- **Exercise goal**
Exactly as written, reproduce the lines from the one that contains "kingdom: Animalia" through the end of the records.

- **Source data**

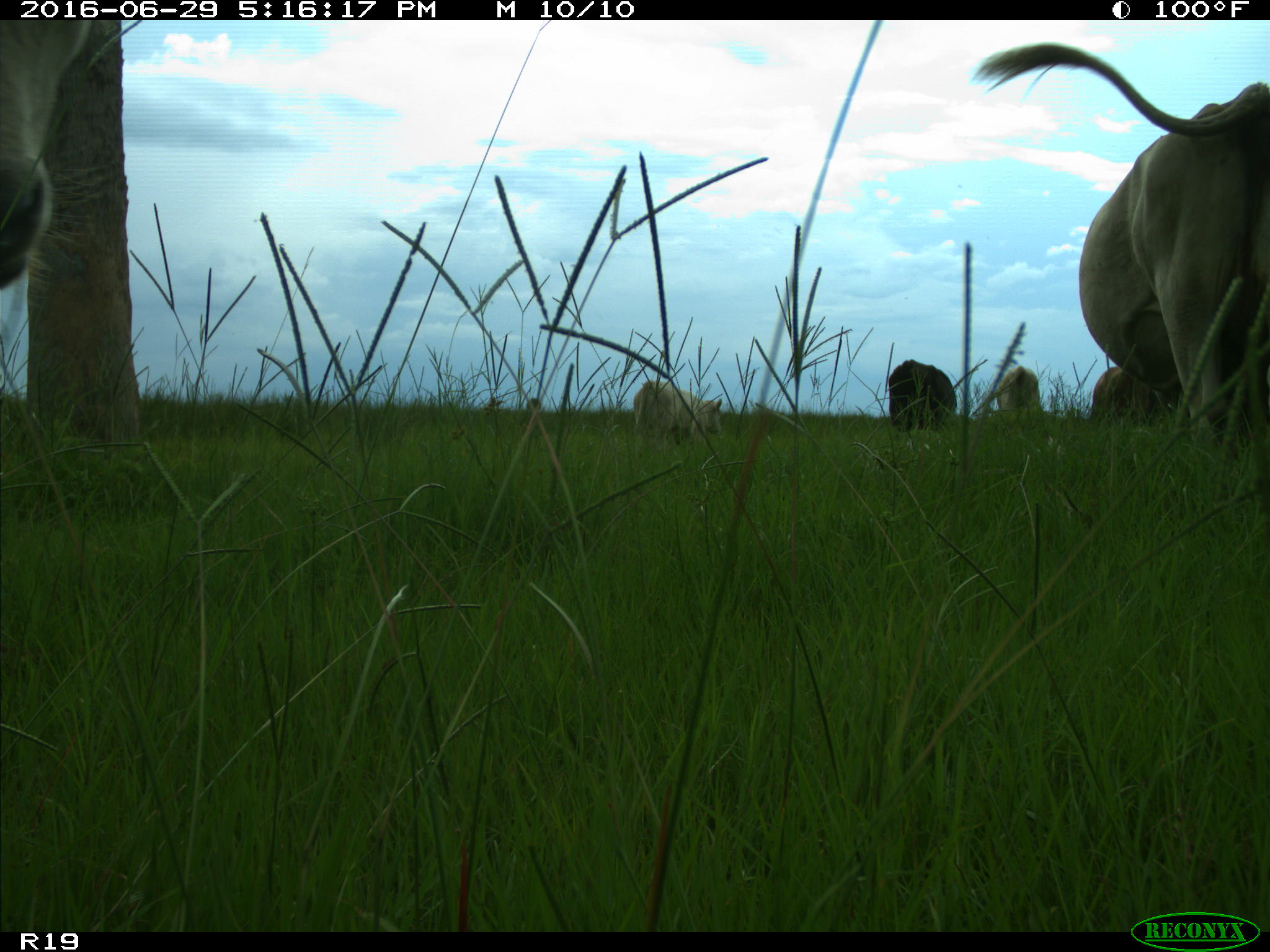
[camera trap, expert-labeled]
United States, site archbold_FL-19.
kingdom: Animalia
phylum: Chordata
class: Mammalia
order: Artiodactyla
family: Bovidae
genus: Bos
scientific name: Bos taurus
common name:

- **Your response**
kingdom: Animalia
phylum: Chordata
class: Mammalia
order: Artiodactyla
family: Bovidae
genus: Bos
scientific name: Bos taurus
common name:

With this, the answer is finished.